━━━━━ Passage shown

GSoC/GCI Archive
Google Code-in 2014 Wikimedia Foundation

pywikibot: New generator ItemClaimFilterPageGenerator

completed by: m4tx

mentors: John Vandenberg

Pywikibot (PWB) is a Python-based framework to write bots for MediaWiki. See https://www.mediawiki.org/wiki/Manual:Pywikibot for more information. Patches can be submitted via Gerrit (you need a MediaWiki.org account). More documentation on Gerrit can be found at https://www.mediawiki.org/wiki/Manual:Pywikibot/Gerrit. After you have successfully claimed this task in Google Melange please do use the task in Phabricator for communication instead of Google Melange. This allows more PWB developers to be reached! General development questions can be asked on the Pywikibot mailing list at https://lists.wikimedia.org/mailman/listinfo/pywikipedia-l and the #pywikibot IRC channel (see https://www.mediawiki.org/wiki/MediaWiki_on_IRC).

 

Wikidata is a collaboratively edited wiki knowledge base that stores structured data in JSON records.  The software is an extension to MediaWiki called Wikibase.  See https://www.wikidata.org/wiki/Wikidata:Introduction and https://www.mediawiki.org/wiki/Wikibase for more information.   Its primary use is as a central store of facts that can be used by all wiki projects.  Each claim (fact) in Wikidata is essentially in the form of property=value.  A property may have many values.  e.g. India 'shares a border' (property P47) with several countries.  Some facts need qualifiers that qualify (add conditions on) when or how the fact is true. e.g. India was a member of the United Nations Security Council - but only between 1950 and 1951.

━━━━━━━━━━
━━━━━ Record list

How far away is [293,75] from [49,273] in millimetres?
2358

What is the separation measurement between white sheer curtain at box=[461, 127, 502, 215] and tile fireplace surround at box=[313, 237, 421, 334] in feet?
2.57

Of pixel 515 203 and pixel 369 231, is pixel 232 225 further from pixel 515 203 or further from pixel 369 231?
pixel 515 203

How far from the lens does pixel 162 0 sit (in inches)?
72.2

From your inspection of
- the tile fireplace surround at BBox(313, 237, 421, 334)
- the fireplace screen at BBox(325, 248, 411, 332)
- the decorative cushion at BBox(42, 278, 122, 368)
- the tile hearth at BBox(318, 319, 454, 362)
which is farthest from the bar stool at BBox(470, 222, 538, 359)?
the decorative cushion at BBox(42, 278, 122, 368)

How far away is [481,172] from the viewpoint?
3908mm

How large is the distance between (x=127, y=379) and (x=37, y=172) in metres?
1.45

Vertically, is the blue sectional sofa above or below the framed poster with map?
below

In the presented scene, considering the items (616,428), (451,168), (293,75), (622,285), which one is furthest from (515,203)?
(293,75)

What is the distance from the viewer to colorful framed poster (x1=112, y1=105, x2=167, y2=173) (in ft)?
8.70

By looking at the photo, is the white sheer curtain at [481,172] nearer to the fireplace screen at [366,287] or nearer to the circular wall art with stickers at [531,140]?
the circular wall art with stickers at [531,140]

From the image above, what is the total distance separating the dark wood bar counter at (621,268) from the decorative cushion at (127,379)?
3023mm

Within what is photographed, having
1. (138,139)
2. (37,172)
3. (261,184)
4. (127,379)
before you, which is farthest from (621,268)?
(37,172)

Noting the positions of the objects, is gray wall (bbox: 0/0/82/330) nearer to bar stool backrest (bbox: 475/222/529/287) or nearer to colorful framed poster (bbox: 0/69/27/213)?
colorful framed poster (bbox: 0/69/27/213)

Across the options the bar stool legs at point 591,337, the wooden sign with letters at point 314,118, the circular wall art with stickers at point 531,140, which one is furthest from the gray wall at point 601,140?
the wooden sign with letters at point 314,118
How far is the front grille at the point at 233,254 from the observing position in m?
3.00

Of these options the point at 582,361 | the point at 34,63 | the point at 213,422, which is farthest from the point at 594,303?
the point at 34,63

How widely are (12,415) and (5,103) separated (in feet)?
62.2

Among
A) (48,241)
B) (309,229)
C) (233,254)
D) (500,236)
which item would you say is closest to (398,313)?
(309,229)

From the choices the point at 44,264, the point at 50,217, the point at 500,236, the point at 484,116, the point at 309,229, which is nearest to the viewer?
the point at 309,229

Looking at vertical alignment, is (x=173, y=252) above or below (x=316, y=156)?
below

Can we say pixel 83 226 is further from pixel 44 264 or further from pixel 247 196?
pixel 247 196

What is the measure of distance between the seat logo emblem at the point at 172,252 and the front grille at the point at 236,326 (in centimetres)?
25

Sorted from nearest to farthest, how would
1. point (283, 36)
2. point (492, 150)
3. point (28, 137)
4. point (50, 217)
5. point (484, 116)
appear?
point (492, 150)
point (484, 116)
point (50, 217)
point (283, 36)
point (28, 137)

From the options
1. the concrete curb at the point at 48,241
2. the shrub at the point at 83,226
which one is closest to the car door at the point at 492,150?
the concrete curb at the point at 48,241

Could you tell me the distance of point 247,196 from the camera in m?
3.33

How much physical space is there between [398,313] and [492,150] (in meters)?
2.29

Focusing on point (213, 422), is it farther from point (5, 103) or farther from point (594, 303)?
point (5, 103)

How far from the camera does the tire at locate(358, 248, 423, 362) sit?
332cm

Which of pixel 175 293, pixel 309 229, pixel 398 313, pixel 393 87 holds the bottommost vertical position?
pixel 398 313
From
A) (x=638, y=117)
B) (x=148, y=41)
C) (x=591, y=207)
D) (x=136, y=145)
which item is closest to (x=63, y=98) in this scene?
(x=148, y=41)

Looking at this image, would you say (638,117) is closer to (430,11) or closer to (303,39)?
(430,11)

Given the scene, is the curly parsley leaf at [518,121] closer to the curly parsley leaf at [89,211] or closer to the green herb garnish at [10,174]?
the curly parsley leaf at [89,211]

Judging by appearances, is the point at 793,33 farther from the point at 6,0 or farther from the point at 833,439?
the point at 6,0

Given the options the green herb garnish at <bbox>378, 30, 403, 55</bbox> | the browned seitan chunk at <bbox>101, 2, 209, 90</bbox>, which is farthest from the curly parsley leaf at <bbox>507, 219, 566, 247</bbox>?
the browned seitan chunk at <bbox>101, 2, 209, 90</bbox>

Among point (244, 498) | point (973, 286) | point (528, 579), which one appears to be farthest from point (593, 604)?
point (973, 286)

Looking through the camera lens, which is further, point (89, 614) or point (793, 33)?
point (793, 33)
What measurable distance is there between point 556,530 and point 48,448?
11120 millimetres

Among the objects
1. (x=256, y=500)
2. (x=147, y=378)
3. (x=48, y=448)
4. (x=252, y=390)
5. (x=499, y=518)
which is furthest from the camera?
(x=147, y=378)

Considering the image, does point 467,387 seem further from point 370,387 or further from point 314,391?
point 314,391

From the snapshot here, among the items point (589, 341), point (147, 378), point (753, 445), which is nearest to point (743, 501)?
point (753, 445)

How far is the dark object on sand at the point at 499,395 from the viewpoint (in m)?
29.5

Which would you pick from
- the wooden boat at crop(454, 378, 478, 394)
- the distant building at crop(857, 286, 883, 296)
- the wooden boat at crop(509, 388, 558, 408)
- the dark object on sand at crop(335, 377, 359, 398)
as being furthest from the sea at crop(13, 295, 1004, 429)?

━━━━━━━━━━

→ **Set exercise 1**:
From the pywikibot task page, copy the passage starting at "pywikibot: New generator" and running up to and including "channel (see https://www.mediawiki.org/wiki/MediaWiki_on_IRC).".
→ **Set exercise 2**:
Extend the pywikibot task page past its final sentence.

→ **Written answer 1**:
pywikibot: New generator ItemClaimFilterPageGenerator

completed by: m4tx

mentors: John Vandenberg

Pywikibot (PWB) is a Python-based framework to write bots for MediaWiki. See https://www.mediawiki.org/wiki/Manual:Pywikibot for more information. Patches can be submitted via Gerrit (you need a MediaWiki.org account). More documentation on Gerrit can be found at https://www.mediawiki.org/wiki/Manual:Pywikibot/Gerrit. After you have successfully claimed this task in Google Melange please do use the task in Phabricator for communication instead of Google Melange. This allows more PWB developers to be reached! General development questions can be asked on the Pywikibot mailing list at https://lists.wikimedia.org/mailman/listinfo/pywikipedia-l and the #pywikibot IRC channel (see https://www.mediawiki.org/wiki/MediaWiki_on_IRC).

→ **Written answer 2**:
This task is to create a new generator (essentially a list) filter (tentatively named 'ItemClaimFilterPageGenerator') that excludes items which do not contain a fact specified on the command line.  e.g. If the generator/list contains all countries, filter it to remove countries which have not been a member of the United Nations Security Council (past or present).  It is optional to implement support for qualifiers as part of this task.

An example of a very simple generator filter is DuplicateFilterPageGenerator ; there are several other filters in the pagegenerators.py module of varying complexity which can be used as a guide.

To complete this task, a unit test needs to be added to "tests/pagegenerators_tests.py" to simulate calling ItemClaimFilterPageGenerator from the command line.  An example unit test is EdittimeFilterPageGeneratorTestCase .

The Phabricator task is https://phabricator.wikimedia.org/T69568 .